§ **Supplied text**:
● ● ● ● ●

Holcomb Announces Education Adviser Katie Jenner As Indiana's Next Top School Official

Nov 19, 2020

Gov. Eric Holcomb will appoint Katie Jenner as Indiana's first-ever appointed education secretary.
Credit Courtesy of Governor Holcomb's office

Gov. Eric Holcomb will appoint Katie Jenner as Indiana's first-ever appointed education secretary. Holcomb announced his pick for the state's top school official in a statement Thursday.

Jenner currently serves as the governor's senior education advisor – a position she's held throughout the COVID-19 pandemic. Jenner has also previously worked as a career and technical education teacher in Kentucky, and as an administrator for Madison Consolidated Schools in Indiana. 

She also has worked as the vice president of K-12 initiatives and statewide partnerships at Ivy Tech Community College. 

Jenner will take on the role after current Superintendent of Public Instruction Jennifer McCormick leaves office in January.

How Indiana Got Here

Discussions and attempts to appoint the state’s top education official have gone on for more than a decade. At different times, both Republicans and Democrats have supported the idea as part of their platform. 

The idea gained traction after the 2008 election. That’s when political fighting over the superintendent position began shortly after Republican Tony Bennett took office. 

Bennett, with backing by then-Gov. Mitch Daniels and the Republican majority in the Statehouse, pushed through a series of far-reaching reforms that transformed the state’s education system. Creating a private school voucher program, expanding charter schools and the state's letter grade accountability scale were some of Bennett’s accomplishments. 

But labor unions, many traditional public school teachers and Democrat lawmakers opposed Bennett's agenda. Then in 2012, Democrat Glenda Ritz ousted Bennett in a longshot bid to become education chief.

● ● ● ● ●

§ **Provided records**:
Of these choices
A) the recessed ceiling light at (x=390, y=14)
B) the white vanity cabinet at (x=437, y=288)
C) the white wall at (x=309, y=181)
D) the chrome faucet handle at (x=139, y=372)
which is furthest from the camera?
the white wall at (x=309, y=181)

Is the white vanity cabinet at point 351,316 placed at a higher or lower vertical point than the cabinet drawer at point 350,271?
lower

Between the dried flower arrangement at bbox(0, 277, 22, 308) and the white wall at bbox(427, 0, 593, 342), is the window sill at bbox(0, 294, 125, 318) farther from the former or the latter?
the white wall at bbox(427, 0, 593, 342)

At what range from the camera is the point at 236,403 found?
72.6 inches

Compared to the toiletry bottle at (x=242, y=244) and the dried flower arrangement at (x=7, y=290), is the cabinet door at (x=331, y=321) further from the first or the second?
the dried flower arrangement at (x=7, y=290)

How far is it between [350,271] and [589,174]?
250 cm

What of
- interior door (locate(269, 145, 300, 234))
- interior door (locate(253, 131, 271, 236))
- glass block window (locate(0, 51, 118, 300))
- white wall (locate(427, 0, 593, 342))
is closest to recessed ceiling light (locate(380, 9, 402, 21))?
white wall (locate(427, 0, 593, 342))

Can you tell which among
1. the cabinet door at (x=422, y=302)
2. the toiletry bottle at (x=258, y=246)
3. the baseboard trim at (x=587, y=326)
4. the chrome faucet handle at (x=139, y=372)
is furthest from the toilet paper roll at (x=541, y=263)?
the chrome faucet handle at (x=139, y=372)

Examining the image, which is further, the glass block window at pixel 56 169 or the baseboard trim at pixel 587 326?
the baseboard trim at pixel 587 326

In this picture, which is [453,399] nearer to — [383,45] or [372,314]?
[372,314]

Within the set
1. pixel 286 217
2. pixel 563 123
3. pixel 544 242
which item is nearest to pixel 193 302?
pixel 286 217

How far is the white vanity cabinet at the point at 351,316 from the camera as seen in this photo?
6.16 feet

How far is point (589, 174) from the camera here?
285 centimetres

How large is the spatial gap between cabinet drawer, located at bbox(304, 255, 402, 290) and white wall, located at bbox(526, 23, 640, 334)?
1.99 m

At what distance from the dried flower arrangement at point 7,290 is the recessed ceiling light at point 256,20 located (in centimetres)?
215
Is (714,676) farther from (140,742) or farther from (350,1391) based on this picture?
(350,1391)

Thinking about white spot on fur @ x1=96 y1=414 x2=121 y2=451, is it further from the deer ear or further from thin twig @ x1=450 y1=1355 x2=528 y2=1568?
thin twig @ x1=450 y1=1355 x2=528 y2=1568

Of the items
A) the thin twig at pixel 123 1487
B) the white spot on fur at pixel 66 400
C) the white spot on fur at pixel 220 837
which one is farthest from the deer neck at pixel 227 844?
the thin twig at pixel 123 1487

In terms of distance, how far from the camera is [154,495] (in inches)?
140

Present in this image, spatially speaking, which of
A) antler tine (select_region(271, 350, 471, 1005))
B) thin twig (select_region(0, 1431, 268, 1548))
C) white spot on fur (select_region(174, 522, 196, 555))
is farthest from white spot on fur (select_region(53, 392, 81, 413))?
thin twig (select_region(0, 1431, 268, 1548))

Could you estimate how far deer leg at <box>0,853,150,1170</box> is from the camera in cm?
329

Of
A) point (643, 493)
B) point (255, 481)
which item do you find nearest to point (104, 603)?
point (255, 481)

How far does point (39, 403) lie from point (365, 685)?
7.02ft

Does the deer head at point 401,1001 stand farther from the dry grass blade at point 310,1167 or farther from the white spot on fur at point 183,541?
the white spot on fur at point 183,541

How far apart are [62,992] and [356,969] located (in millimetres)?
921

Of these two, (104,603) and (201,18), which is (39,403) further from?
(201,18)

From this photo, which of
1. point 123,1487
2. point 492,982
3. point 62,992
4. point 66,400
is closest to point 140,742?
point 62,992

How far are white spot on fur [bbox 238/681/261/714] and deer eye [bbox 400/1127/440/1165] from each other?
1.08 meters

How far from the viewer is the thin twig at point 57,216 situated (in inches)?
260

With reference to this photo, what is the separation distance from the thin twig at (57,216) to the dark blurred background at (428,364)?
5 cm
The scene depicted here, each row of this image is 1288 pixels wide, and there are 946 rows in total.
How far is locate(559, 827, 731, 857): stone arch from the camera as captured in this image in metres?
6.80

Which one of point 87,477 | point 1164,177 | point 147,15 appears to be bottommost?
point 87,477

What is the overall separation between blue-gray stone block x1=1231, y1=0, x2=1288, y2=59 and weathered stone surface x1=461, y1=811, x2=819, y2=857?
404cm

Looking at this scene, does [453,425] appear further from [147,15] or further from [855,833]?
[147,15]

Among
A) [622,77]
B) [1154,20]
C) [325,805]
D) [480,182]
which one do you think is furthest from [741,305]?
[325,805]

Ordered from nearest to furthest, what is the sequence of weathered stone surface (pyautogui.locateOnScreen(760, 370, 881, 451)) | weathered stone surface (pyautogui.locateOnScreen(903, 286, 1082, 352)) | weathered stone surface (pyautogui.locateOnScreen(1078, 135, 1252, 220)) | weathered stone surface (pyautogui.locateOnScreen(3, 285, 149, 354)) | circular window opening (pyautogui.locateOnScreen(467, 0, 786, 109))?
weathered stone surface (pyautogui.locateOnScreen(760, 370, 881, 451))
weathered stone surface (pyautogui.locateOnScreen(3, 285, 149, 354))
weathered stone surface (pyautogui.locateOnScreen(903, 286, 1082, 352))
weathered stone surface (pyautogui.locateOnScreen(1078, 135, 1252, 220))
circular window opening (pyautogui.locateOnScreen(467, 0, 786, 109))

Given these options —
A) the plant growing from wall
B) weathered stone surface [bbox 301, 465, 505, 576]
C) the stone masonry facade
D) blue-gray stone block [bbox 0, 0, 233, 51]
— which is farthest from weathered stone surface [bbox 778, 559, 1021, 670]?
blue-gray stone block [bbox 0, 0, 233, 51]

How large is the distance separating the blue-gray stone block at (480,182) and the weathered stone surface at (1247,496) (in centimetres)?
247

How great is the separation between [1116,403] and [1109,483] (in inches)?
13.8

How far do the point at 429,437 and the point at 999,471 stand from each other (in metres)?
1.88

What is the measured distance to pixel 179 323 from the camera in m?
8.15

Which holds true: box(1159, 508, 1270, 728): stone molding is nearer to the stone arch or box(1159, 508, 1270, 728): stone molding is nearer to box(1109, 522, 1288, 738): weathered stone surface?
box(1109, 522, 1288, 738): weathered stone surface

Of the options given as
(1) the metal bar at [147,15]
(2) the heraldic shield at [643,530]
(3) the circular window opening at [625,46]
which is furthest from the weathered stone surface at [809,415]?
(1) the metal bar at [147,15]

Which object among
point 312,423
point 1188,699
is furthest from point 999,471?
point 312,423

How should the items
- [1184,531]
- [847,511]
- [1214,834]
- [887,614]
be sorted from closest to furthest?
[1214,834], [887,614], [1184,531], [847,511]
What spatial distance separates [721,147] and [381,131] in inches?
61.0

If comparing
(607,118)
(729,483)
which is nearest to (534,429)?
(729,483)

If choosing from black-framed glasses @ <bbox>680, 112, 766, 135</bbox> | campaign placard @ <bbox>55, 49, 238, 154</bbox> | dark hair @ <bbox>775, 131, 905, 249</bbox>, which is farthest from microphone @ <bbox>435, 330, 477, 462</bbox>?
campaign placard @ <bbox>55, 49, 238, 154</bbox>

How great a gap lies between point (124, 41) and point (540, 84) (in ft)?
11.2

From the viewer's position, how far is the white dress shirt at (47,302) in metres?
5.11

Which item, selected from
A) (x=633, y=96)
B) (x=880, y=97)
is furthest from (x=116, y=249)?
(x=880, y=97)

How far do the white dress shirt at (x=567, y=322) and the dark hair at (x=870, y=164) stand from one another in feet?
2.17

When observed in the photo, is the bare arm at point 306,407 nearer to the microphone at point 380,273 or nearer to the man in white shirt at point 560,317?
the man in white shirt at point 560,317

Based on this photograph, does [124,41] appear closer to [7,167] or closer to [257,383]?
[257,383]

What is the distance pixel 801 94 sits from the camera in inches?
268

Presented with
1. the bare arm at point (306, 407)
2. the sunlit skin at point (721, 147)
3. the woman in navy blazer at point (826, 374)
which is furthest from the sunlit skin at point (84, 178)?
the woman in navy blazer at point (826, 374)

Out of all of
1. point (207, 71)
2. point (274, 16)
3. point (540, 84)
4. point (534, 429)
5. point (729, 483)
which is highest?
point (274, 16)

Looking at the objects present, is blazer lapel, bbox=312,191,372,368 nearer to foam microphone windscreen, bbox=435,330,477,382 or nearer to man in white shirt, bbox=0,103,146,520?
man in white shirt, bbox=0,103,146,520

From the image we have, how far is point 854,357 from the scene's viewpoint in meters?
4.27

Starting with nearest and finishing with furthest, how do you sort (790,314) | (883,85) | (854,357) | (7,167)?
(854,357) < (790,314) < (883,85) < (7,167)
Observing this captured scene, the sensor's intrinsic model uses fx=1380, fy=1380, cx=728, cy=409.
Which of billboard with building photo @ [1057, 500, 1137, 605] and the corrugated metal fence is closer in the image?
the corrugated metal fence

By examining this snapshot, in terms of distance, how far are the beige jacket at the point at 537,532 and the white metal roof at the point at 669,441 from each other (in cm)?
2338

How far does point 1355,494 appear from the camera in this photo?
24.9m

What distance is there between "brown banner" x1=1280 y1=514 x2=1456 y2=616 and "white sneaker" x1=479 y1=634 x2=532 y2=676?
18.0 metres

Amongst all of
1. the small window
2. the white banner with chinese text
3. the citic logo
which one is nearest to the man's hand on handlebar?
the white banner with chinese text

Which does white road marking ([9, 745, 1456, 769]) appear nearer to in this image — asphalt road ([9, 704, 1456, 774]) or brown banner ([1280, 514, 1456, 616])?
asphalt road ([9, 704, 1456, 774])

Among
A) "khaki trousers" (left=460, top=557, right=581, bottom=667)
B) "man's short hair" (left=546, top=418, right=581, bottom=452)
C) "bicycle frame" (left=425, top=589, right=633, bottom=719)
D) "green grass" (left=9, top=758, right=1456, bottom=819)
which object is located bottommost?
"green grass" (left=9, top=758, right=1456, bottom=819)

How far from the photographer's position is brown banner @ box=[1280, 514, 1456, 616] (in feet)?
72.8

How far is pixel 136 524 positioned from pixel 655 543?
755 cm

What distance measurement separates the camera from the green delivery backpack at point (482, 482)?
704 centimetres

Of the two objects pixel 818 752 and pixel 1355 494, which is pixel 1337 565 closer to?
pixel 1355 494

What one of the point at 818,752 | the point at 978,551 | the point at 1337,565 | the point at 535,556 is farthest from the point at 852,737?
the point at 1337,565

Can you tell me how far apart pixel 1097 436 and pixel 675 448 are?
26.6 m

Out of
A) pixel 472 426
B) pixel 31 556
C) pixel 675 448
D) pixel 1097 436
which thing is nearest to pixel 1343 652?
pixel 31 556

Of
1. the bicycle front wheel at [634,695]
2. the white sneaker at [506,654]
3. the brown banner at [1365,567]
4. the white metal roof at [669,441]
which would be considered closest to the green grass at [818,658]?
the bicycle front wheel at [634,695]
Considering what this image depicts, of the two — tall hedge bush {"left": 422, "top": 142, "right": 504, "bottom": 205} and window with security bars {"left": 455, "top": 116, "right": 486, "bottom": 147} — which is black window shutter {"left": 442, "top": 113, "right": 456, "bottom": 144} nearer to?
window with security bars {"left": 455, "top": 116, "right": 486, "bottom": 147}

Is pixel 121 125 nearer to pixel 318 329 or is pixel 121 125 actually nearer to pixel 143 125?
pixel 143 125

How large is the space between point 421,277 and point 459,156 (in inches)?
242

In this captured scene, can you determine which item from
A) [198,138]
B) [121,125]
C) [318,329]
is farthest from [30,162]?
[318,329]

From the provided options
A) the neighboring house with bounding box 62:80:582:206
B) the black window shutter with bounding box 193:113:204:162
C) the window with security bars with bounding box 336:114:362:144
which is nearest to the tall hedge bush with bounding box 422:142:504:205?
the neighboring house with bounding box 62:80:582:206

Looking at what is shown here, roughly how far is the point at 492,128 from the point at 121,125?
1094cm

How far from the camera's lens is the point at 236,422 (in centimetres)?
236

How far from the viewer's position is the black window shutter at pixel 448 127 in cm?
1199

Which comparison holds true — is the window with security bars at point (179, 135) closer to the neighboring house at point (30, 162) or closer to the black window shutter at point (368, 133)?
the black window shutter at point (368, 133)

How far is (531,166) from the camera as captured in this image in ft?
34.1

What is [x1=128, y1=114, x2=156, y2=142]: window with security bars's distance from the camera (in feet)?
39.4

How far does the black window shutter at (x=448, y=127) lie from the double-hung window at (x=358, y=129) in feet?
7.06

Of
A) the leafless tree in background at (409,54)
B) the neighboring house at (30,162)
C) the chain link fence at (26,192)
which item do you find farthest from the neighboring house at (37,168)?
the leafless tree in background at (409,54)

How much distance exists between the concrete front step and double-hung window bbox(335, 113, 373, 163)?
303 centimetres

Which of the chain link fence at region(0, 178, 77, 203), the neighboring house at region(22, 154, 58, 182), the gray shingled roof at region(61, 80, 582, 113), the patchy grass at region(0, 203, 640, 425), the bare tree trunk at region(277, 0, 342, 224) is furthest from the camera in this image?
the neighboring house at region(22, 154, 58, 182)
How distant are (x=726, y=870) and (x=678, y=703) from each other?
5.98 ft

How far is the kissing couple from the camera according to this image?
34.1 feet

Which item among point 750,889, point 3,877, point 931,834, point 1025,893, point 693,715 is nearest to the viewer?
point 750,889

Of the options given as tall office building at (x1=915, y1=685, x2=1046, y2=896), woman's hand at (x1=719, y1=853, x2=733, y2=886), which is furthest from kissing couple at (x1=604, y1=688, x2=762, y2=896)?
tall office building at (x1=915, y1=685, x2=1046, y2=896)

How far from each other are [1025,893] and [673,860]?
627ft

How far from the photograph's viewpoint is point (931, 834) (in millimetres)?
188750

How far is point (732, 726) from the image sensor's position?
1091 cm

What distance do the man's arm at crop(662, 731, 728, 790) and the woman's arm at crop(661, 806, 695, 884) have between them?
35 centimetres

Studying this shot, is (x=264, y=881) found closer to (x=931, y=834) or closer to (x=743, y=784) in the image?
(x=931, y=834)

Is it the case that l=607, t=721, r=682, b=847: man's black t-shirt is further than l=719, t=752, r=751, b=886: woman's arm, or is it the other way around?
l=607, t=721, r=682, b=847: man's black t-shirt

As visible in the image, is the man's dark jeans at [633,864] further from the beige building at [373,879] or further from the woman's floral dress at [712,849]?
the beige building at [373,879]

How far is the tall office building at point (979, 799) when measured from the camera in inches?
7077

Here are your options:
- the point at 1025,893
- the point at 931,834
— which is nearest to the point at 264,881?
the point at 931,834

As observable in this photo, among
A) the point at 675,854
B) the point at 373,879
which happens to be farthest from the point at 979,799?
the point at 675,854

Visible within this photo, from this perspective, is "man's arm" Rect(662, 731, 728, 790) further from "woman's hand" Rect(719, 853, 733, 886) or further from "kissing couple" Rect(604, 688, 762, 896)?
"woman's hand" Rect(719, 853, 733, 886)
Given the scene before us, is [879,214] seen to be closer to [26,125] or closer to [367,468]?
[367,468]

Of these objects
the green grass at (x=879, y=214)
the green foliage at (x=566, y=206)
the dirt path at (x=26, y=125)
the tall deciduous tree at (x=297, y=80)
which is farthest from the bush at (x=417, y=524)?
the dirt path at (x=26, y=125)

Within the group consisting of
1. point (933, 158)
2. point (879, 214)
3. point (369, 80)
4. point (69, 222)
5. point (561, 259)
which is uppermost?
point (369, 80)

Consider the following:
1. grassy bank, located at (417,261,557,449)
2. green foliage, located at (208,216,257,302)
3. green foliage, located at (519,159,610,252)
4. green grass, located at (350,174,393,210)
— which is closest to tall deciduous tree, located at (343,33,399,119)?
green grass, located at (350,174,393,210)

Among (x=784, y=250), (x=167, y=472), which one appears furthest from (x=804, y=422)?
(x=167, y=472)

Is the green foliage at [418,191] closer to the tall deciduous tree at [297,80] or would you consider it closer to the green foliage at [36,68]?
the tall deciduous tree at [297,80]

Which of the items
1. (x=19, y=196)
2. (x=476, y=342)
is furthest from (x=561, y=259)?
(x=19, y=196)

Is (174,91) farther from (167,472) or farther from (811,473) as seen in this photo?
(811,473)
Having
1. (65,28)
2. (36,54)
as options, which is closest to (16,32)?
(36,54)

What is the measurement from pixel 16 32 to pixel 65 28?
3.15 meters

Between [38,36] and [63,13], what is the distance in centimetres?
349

● ● ● ● ●

§ **Problems to work on**:
1. Reproduce the article on Katie Jenner's appointment, beginning at the words "Holcomb Announces Education" and stopping after "Tech Community College.". Switch "senior education advisor" to "chief education advisor".
2. Pick up the article on Katie Jenner's appointment after its final sentence and keep writing it.

§ **Answers to the exercise**:
1.
Holcomb Announces Education Adviser Katie Jenner As Indiana's Next Top School Official

Nov 19, 2020

Gov. Eric Holcomb will appoint Katie Jenner as Indiana's first-ever appointed education secretary.
Credit Courtesy of Governor Holcomb's office

Gov. Eric Holcomb will appoint Katie Jenner as Indiana's first-ever appointed education secretary. Holcomb announced his pick for the state's top school official in a statement Thursday.

Jenner currently serves as the governor's chief education advisor – a position she's held throughout the COVID-19 pandemic. Jenner has also previously worked as a career and technical education teacher in Kentucky, and as an administrator for Madison Consolidated Schools in Indiana. 

She also has worked as the vice president of K-12 initiatives and statewide partnerships at Ivy Tech Community College.

2.
Within a year, former-Gov. Mike Pence and Ritz were attracting national attention for their public arguments over state policy, federal funding and academic standards. Ritz accused Pence of "not seeking a power-grab, but rather a complete takeover” of state education policy after he formed a new education agency by executive order to support his appointees on the State Board of Education. Around this time, lawmakers began discussing the idea of giving the governor power to appoint the state's superintendent of public instruction.

Then in 2016, Yorktown Community Schools Superintendent McCormick beat Ritz. 

During McCormick’s campaign, she criticized Ritz for the public arguments with Pence and other state leaders. 

Despite sharing party affiliation with Holcomb, McCormick began to diverge from Republican-supported education issues, as she criticized charter schools and the state’s school accountability model. 

In 2017, House Speaker Brian Bosma was leading the charge that the governor should appoint the top education official. The General Assembly then made it official, with the change to an appointed education secretary happening by 2025, in part to allow McCormick to seek reelection.

But McCormick announced in 2018 she would not seek reelection, which prompted lawmakers to amend the 2017 law, moving the change to 2021.